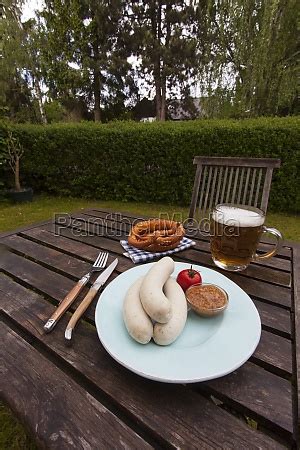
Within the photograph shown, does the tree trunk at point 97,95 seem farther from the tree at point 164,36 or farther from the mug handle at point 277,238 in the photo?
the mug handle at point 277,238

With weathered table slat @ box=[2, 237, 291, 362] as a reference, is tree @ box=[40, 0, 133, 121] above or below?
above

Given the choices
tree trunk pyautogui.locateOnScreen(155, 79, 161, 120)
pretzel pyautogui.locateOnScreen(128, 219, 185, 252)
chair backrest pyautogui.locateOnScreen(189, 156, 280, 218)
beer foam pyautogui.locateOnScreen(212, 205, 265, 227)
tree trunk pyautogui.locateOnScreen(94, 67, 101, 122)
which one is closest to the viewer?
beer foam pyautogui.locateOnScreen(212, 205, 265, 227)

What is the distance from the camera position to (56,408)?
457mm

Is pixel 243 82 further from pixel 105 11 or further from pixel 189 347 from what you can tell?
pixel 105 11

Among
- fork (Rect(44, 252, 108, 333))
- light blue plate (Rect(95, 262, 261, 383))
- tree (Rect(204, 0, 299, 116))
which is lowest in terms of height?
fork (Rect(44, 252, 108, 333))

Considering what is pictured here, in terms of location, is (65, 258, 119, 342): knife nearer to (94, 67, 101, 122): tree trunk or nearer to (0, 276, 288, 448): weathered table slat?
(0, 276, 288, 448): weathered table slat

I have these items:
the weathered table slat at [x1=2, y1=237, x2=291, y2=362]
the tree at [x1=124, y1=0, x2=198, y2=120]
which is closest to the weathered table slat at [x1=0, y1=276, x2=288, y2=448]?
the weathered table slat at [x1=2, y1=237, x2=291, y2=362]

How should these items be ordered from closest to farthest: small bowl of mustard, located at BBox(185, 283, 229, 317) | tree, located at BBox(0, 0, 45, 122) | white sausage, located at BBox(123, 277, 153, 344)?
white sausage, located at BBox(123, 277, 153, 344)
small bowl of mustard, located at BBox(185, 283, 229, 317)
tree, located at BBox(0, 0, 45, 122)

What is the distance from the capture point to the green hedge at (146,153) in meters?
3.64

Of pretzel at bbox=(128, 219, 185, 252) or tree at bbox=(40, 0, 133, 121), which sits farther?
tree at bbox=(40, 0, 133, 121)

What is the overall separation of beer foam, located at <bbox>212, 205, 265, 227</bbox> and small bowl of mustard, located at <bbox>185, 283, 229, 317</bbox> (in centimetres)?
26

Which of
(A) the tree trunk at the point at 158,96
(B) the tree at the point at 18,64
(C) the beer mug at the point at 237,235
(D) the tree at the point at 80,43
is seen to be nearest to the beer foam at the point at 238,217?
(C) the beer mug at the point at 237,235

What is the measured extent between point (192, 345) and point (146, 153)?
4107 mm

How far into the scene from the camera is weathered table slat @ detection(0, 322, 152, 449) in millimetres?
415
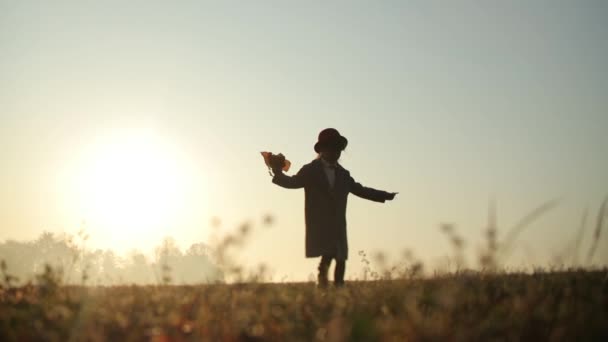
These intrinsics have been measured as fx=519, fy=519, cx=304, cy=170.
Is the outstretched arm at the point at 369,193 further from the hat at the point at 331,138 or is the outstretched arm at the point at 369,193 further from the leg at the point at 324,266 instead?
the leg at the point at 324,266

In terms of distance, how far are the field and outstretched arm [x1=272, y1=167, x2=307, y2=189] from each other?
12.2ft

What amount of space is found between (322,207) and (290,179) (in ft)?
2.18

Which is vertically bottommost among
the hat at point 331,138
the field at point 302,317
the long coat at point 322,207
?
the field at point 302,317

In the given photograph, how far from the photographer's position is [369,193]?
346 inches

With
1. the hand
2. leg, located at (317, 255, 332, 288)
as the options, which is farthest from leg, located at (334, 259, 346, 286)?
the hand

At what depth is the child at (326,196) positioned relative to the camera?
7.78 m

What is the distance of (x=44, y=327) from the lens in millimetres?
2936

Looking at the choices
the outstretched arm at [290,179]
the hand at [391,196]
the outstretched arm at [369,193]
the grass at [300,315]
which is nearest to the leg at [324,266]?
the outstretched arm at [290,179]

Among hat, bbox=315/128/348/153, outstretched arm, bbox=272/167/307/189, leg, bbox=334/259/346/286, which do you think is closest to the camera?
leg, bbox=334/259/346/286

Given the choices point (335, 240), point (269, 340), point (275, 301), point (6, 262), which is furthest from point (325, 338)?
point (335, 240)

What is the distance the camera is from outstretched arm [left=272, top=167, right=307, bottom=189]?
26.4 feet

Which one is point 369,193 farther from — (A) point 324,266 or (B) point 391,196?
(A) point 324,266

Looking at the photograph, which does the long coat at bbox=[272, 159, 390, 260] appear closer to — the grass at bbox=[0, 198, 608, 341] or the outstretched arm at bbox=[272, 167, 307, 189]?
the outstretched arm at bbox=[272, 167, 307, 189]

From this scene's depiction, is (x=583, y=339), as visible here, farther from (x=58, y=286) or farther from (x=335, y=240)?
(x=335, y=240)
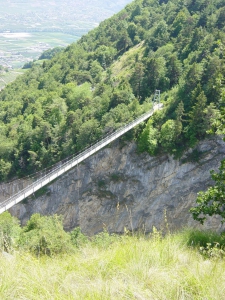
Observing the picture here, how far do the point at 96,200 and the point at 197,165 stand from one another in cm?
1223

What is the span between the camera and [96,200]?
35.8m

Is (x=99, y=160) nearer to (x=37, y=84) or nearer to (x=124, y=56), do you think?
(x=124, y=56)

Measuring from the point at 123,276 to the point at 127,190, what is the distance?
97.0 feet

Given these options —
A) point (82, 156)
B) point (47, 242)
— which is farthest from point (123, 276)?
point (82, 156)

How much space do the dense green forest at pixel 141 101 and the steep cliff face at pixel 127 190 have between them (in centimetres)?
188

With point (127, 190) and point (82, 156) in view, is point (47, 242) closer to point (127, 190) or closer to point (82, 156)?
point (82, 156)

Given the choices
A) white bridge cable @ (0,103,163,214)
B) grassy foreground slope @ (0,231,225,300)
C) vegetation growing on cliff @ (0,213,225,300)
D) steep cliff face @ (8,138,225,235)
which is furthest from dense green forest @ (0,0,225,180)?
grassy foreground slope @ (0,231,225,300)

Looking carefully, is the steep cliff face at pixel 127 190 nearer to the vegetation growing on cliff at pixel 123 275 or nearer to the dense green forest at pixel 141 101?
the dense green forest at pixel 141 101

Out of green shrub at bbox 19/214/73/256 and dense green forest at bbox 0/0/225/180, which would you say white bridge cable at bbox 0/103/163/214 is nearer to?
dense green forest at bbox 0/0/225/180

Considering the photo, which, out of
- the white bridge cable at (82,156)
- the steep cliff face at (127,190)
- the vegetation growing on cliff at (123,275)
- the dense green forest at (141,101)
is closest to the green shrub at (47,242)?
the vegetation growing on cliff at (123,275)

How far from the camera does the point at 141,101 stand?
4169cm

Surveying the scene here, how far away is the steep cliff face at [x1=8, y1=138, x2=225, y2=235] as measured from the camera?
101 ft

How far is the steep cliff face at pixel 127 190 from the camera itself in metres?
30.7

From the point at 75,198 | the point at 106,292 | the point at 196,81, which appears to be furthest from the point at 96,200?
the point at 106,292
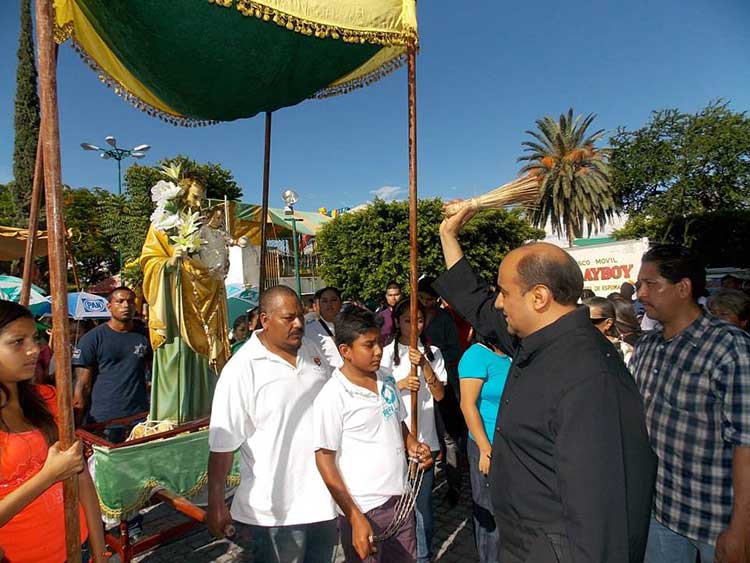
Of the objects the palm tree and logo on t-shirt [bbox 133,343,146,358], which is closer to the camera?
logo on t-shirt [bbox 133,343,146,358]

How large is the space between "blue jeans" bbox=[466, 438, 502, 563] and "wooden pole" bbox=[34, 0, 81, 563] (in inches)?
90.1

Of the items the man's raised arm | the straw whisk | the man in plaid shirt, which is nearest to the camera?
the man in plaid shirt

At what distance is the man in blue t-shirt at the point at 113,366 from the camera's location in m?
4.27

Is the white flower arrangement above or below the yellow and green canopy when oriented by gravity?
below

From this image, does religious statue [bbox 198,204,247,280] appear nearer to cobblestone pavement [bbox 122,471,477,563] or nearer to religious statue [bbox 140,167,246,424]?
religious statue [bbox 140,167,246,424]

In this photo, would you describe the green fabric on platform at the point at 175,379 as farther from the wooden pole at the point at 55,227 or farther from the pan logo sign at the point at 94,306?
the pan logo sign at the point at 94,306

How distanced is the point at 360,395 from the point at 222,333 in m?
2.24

**TASK PROMPT**
Without the pictures, restate all the entries above exactly.

**FULL ANSWER**
Within the photograph shown, does the tree trunk at point 97,95 seem farther from the tree at point 164,36 or farther from the mug handle at point 277,238 in the photo?
the mug handle at point 277,238

With weathered table slat @ box=[2, 237, 291, 362] as a reference, is tree @ box=[40, 0, 133, 121] above or below?
above

Given the choices
tree trunk pyautogui.locateOnScreen(155, 79, 161, 120)
pretzel pyautogui.locateOnScreen(128, 219, 185, 252)
chair backrest pyautogui.locateOnScreen(189, 156, 280, 218)
beer foam pyautogui.locateOnScreen(212, 205, 265, 227)
tree trunk pyautogui.locateOnScreen(94, 67, 101, 122)
which one is closest to the viewer?
beer foam pyautogui.locateOnScreen(212, 205, 265, 227)

What is the distance from the camera position to (56,408)?
457mm

Is pixel 243 82 further from pixel 105 11 or further from pixel 189 347 from what you can tell?
pixel 105 11

Among
- fork (Rect(44, 252, 108, 333))
- light blue plate (Rect(95, 262, 261, 383))
- tree (Rect(204, 0, 299, 116))
which is lowest in terms of height?
fork (Rect(44, 252, 108, 333))

Considering what is pictured here, in terms of location, is (65, 258, 119, 342): knife nearer to (94, 67, 101, 122): tree trunk or nearer to (0, 276, 288, 448): weathered table slat?
(0, 276, 288, 448): weathered table slat

I have these items:
the weathered table slat at [x1=2, y1=237, x2=291, y2=362]
the tree at [x1=124, y1=0, x2=198, y2=120]
which is closest to the weathered table slat at [x1=0, y1=276, x2=288, y2=448]?
the weathered table slat at [x1=2, y1=237, x2=291, y2=362]

How should these items be ordered from closest to farthest: small bowl of mustard, located at BBox(185, 283, 229, 317) | tree, located at BBox(0, 0, 45, 122) | white sausage, located at BBox(123, 277, 153, 344)?
white sausage, located at BBox(123, 277, 153, 344)
small bowl of mustard, located at BBox(185, 283, 229, 317)
tree, located at BBox(0, 0, 45, 122)

What is the distance from the capture point to the green hedge at (146,153) in meters?
3.64

Of pretzel at bbox=(128, 219, 185, 252) or tree at bbox=(40, 0, 133, 121), which sits farther?
tree at bbox=(40, 0, 133, 121)

What is the overall separation of beer foam, located at <bbox>212, 205, 265, 227</bbox> and small bowl of mustard, located at <bbox>185, 283, 229, 317</bbox> (in centimetres)?
26

Which of
(A) the tree trunk at the point at 158,96
(B) the tree at the point at 18,64
(C) the beer mug at the point at 237,235
(D) the tree at the point at 80,43
is seen to be nearest to the beer foam at the point at 238,217?
(C) the beer mug at the point at 237,235

What is the measured extent between point (192, 345) and point (146, 153)?
4107 mm

How far into the scene from the camera is weathered table slat @ detection(0, 322, 152, 449) in millimetres?
415
These intrinsics have been measured as fx=519, fy=519, cx=304, cy=170.
Is the outstretched arm at the point at 369,193 further from the hat at the point at 331,138 or is the outstretched arm at the point at 369,193 further from the leg at the point at 324,266 instead?
the leg at the point at 324,266

In terms of distance, how far are the field and outstretched arm [x1=272, y1=167, x2=307, y2=189] from each other?
12.2ft

What amount of space is found between (322,207) and (290,179) (in ft)?
2.18

Which is vertically bottommost among
the hat at point 331,138
the field at point 302,317
the long coat at point 322,207
?
the field at point 302,317

In the given photograph, how far from the photographer's position is [369,193]?
346 inches

With
1. the hand
2. leg, located at (317, 255, 332, 288)
as the options, which is farthest from leg, located at (334, 259, 346, 286)?
the hand

At what depth is the child at (326,196) positioned relative to the camera?
7.78 m

What is the distance of (x=44, y=327) from the lens in millimetres?
2936

Looking at the choices
the outstretched arm at [290,179]
the hand at [391,196]
the outstretched arm at [369,193]
the grass at [300,315]
which is nearest to the leg at [324,266]?
the outstretched arm at [290,179]

Among hat, bbox=315/128/348/153, outstretched arm, bbox=272/167/307/189, leg, bbox=334/259/346/286, which do you think is closest to the camera?
leg, bbox=334/259/346/286

Given the choices point (335, 240), point (269, 340), point (275, 301), point (6, 262), which is furthest from point (325, 338)?
point (335, 240)

What is the distance the camera is from outstretched arm [left=272, top=167, right=307, bottom=189]?
26.4 feet

Which one is point 369,193 farther from — (A) point 324,266 or (B) point 391,196?
(A) point 324,266

Looking at the photograph, which does the long coat at bbox=[272, 159, 390, 260] appear closer to — the grass at bbox=[0, 198, 608, 341] or the outstretched arm at bbox=[272, 167, 307, 189]?
the outstretched arm at bbox=[272, 167, 307, 189]

From this scene's depiction, is (x=583, y=339), as visible here, farther from (x=58, y=286) or farther from (x=335, y=240)?
(x=335, y=240)
Observing the picture here, how far do the point at 96,200 and the point at 197,165 stand from one another in cm?
1223

What is the span between the camera and [96,200]?
35.8m

Is (x=99, y=160) nearer to (x=37, y=84) or nearer to (x=124, y=56), do you think?
(x=124, y=56)

Measuring from the point at 123,276 to the point at 127,190, what is the distance?
97.0 feet

Given these options —
A) point (82, 156)
B) point (47, 242)
— which is farthest from point (123, 276)?
point (82, 156)

How much space do the dense green forest at pixel 141 101 and the steep cliff face at pixel 127 190 have between them (in centimetres)?
188

With point (127, 190) and point (82, 156) in view, is point (47, 242) closer to point (127, 190) or closer to point (82, 156)?
point (82, 156)

Given the choices
A) white bridge cable @ (0,103,163,214)
B) grassy foreground slope @ (0,231,225,300)
C) vegetation growing on cliff @ (0,213,225,300)
D) steep cliff face @ (8,138,225,235)
which is furthest from dense green forest @ (0,0,225,180)?
grassy foreground slope @ (0,231,225,300)

Looking carefully, is the steep cliff face at pixel 127 190 nearer to the vegetation growing on cliff at pixel 123 275 or nearer to the dense green forest at pixel 141 101?
the dense green forest at pixel 141 101

Out of green shrub at bbox 19/214/73/256 and dense green forest at bbox 0/0/225/180, which would you say white bridge cable at bbox 0/103/163/214 is nearer to?
dense green forest at bbox 0/0/225/180

Considering the photo, which, out of
- the white bridge cable at (82,156)
- the steep cliff face at (127,190)
- the vegetation growing on cliff at (123,275)
- the dense green forest at (141,101)
is closest to the green shrub at (47,242)?
the vegetation growing on cliff at (123,275)

How far from the camera does the point at 141,101 stand?
4169cm

Surveying the scene here, how far away is the steep cliff face at [x1=8, y1=138, x2=225, y2=235] as measured from the camera?
101 ft

How far is the steep cliff face at pixel 127 190 from the camera itself in metres?
30.7

From the point at 75,198 | the point at 106,292 | the point at 196,81, which appears to be furthest from the point at 96,200?
the point at 106,292
Of the objects the palm tree and logo on t-shirt [bbox 133,343,146,358], which is closer to the camera?
logo on t-shirt [bbox 133,343,146,358]

How large is the space between "blue jeans" bbox=[466, 438, 502, 563] and "wooden pole" bbox=[34, 0, 81, 563] (in inches)?
90.1

Of the items the man's raised arm | the straw whisk | the man in plaid shirt, which is nearest to the camera?
the man in plaid shirt

At what distance is the man in blue t-shirt at the point at 113,366 from the camera's location in m?
4.27

Is the white flower arrangement above or below the yellow and green canopy when oriented by gravity?
below

From this image, does religious statue [bbox 198,204,247,280] appear nearer to cobblestone pavement [bbox 122,471,477,563] or nearer to religious statue [bbox 140,167,246,424]?
religious statue [bbox 140,167,246,424]

In this photo, would you describe the green fabric on platform at the point at 175,379 as farther from the wooden pole at the point at 55,227 or farther from the pan logo sign at the point at 94,306?
the pan logo sign at the point at 94,306

How distanced is the point at 360,395 from the point at 222,333 in m?
2.24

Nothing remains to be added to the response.